------ DATA ENTRIES
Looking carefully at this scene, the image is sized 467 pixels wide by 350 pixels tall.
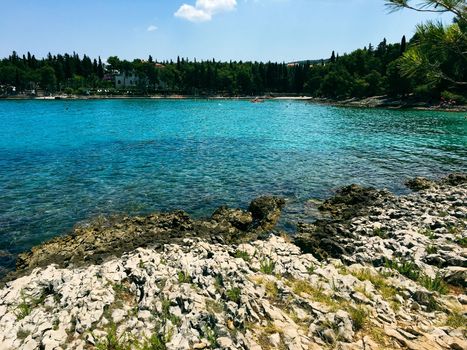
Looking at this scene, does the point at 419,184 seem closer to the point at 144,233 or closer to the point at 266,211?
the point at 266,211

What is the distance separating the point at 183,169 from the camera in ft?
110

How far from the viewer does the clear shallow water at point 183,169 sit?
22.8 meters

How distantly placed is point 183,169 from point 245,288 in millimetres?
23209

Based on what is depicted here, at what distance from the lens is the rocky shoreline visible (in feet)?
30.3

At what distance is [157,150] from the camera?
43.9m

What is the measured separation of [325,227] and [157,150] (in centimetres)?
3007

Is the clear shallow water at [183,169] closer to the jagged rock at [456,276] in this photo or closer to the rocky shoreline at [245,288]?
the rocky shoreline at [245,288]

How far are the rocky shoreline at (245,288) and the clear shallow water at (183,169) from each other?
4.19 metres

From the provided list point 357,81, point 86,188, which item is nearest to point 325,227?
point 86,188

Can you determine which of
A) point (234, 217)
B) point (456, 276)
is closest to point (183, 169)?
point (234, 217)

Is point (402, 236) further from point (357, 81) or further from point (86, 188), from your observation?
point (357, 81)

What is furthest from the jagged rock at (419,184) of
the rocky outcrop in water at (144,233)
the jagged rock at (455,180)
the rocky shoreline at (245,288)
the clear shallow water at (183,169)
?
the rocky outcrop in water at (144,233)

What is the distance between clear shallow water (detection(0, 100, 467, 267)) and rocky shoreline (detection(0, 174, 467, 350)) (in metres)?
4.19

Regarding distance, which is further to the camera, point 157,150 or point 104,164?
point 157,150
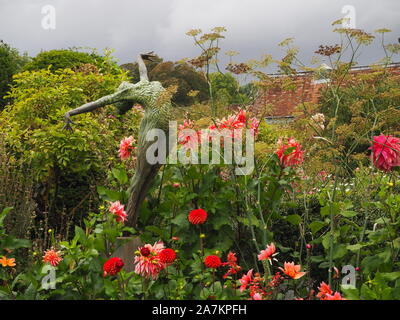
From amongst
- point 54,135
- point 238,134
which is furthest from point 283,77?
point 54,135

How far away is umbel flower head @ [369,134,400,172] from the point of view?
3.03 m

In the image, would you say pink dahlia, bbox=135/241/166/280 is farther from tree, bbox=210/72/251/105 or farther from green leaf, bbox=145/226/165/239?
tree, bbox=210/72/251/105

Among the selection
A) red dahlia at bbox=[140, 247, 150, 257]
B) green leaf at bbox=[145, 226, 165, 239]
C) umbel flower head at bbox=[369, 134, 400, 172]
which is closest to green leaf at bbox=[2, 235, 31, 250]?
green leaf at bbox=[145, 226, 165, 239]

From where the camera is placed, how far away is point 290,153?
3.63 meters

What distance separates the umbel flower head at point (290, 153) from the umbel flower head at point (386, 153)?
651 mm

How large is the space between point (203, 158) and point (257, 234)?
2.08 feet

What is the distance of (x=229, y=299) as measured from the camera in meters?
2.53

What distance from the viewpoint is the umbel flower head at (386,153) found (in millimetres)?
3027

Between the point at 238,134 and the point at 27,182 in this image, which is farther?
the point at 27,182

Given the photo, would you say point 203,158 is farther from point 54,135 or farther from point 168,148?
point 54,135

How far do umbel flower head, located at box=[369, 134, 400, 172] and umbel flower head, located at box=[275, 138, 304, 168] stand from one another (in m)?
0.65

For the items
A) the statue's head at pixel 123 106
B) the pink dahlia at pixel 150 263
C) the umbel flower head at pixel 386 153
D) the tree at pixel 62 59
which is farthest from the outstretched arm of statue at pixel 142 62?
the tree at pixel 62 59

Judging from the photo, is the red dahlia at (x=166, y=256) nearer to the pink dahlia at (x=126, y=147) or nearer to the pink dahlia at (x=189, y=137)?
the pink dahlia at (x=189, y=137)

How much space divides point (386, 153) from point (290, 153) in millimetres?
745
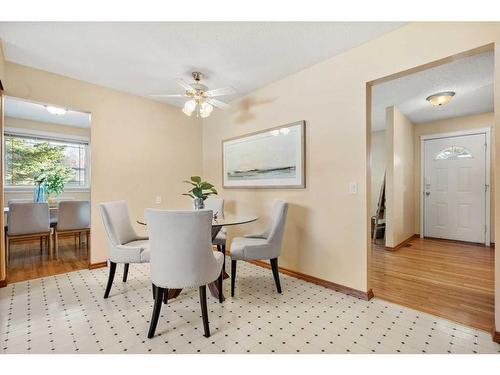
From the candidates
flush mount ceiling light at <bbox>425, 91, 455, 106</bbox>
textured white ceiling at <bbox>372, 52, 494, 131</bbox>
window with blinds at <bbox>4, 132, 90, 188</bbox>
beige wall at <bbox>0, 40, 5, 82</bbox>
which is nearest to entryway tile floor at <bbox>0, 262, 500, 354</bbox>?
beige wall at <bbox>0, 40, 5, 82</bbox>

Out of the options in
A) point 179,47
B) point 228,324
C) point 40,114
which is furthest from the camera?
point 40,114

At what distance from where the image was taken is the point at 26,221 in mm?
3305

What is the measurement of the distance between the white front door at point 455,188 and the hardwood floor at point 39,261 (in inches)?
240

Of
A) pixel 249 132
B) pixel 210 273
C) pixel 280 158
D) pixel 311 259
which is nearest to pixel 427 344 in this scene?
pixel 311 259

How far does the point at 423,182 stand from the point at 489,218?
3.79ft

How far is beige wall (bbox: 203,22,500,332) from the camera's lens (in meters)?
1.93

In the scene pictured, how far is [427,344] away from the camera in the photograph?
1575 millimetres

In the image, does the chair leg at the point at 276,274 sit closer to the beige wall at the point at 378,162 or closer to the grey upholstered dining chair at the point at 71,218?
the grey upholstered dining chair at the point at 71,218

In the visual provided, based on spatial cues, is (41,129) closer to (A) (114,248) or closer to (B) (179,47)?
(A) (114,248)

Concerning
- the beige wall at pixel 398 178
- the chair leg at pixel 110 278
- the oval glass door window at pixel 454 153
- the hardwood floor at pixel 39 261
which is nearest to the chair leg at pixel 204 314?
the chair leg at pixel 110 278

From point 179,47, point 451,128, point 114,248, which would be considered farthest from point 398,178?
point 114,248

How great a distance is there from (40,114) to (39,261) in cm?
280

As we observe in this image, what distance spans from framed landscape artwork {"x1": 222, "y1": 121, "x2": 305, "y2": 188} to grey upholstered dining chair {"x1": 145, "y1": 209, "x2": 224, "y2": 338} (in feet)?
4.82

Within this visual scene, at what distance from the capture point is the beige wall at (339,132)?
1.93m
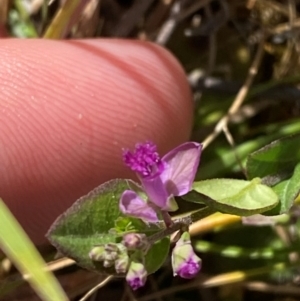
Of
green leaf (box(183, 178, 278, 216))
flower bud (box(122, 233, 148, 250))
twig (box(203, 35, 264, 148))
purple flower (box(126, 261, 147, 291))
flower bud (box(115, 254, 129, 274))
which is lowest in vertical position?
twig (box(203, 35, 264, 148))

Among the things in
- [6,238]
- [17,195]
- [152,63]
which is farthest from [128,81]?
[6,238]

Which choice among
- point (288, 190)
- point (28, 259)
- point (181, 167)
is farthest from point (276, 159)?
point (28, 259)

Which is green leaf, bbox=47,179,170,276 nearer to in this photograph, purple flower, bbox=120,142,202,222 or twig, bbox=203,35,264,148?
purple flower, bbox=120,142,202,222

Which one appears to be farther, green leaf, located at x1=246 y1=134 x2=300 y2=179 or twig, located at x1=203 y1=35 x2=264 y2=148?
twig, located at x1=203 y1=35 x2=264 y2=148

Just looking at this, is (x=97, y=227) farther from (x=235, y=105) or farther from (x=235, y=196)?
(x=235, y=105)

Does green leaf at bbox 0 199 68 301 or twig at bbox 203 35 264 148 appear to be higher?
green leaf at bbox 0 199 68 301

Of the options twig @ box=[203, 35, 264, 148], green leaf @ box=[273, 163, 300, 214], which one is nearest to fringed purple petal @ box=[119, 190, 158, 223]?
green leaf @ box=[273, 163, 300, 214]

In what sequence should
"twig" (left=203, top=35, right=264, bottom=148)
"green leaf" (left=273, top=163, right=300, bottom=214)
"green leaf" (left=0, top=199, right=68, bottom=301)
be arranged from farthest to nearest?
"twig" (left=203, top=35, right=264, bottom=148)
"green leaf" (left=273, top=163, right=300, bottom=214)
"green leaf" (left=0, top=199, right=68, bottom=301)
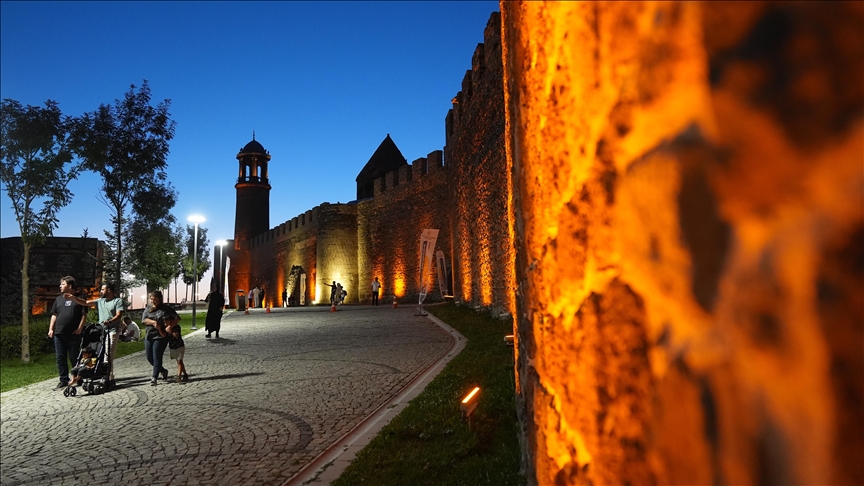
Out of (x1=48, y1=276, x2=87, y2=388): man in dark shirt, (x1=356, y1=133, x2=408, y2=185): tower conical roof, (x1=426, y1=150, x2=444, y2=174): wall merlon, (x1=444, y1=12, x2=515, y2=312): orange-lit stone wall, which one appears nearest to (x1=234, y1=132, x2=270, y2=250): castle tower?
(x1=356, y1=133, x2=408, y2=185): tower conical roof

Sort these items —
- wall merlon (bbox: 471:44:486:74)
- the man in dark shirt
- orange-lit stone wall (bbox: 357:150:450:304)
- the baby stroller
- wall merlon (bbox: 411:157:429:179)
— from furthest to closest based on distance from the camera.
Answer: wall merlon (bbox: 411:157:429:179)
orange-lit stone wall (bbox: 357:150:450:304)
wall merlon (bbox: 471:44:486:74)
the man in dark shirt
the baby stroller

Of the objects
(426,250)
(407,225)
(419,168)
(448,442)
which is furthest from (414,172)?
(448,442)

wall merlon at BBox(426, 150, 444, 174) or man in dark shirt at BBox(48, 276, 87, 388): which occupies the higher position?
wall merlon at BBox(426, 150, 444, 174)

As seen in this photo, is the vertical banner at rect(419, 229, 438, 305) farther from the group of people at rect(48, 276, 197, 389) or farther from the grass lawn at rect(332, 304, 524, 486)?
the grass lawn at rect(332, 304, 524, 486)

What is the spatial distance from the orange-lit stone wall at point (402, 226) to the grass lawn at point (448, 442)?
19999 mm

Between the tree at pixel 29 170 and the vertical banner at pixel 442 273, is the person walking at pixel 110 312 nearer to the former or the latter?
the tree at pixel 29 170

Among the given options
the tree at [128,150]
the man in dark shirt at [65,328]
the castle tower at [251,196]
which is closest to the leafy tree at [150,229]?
------------
### INSTRUCTIONS FOR THE TASK
Each line from the one containing "Sort these items —" to the end of the listing above should be copied exactly, and nothing else.

### WRITTEN ANSWER
Sort these items —
- wall merlon (bbox: 471:44:486:74)
- the man in dark shirt
- orange-lit stone wall (bbox: 357:150:450:304)
- the baby stroller
- wall merlon (bbox: 411:157:429:179)
— from furthest to closest based on distance from the camera.
Answer: wall merlon (bbox: 411:157:429:179)
orange-lit stone wall (bbox: 357:150:450:304)
wall merlon (bbox: 471:44:486:74)
the man in dark shirt
the baby stroller

Of the objects
(426,250)
(407,225)
(419,168)
(448,442)
which is furthest from (414,172)?
(448,442)

wall merlon at BBox(426, 150, 444, 174) or man in dark shirt at BBox(48, 276, 87, 388): which occupies the higher position?
wall merlon at BBox(426, 150, 444, 174)

As seen in this photo, is the vertical banner at rect(419, 229, 438, 305) farther from the group of people at rect(48, 276, 197, 389) or farther from the grass lawn at rect(332, 304, 524, 486)?
the grass lawn at rect(332, 304, 524, 486)

What is the spatial distance from the orange-lit stone wall at point (402, 226) to the grass lawn at point (448, 442)?
19999 mm

Between the tree at pixel 29 170 and the vertical banner at pixel 442 273, is the person walking at pixel 110 312 nearer to the former or the latter?
the tree at pixel 29 170

Among the given options
the tree at [128,150]
the man in dark shirt at [65,328]
the castle tower at [251,196]
which is closest to the leafy tree at [150,229]?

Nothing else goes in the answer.